I wrote this as part of a Linkedin Nulcear Safety Culture Group. In sum, the nuclear industry, and many outside that industry, while understanding some of the behaviors and processes necessary for healthy culture, don’t have a clear grasp of the emotional nature of culture and human systems, and the role that leadership must play to set the optimum emotional tone.
Here’s my response to the group:
Hi Madalina, Thanks for the invitation, and I am very much looking forward to my upcoming visit to Bucharest.
Looking through your conversation I have several thoughts. For one, I agree that a sound management system “should ideally encompass all elements.” The same cultural elements that support nuclear safety, such as encouraging eomplyees to voice concerns, are also essential to industrial safety, quality, morale, high performance, and so on. You and Mr. Holohan cite some very useful sources. Unfortunately they have a common blindspot. The key variable in human systems is the leadership’s capcity to create a climate where hierarchy provides structure (who is responsible for what, who decides what) but doesn’t fuel fear. Fear is natural in a hierarchy (call it caution, if you are more comfortable with that), and it takes intentional and consistant behavior to reduce it so that relible information flows. This requires leaders with high EQ and a rational knowledge of the emotional nature of human systems.

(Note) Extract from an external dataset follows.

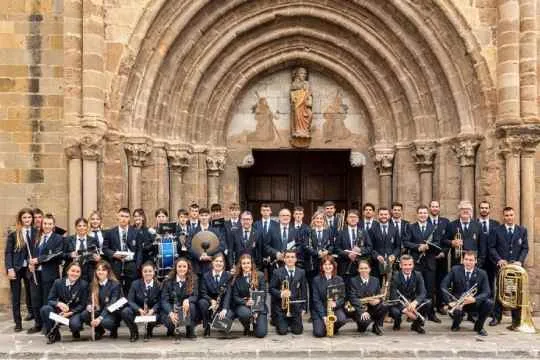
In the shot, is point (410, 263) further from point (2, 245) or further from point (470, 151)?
point (2, 245)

INPO recognizes this blindspot in their human performance coaching to the US industry, and is embarking on a leadership development program. Unfortunately I’m afraid it will be primarily a traditional classroom approach. One doesn’t learn about and change how the manage emotion by reading about it or listening to theory. Some of that sets the stage, but the reliable path to learning about EQ is through dissecting the emotions in one’s own interactions. This takes live unscripted interaction with skilled guidance and coaching. I helped deliver that type of learning to PECO Nuclear for years, but it is little known or understood in the rest of the industry.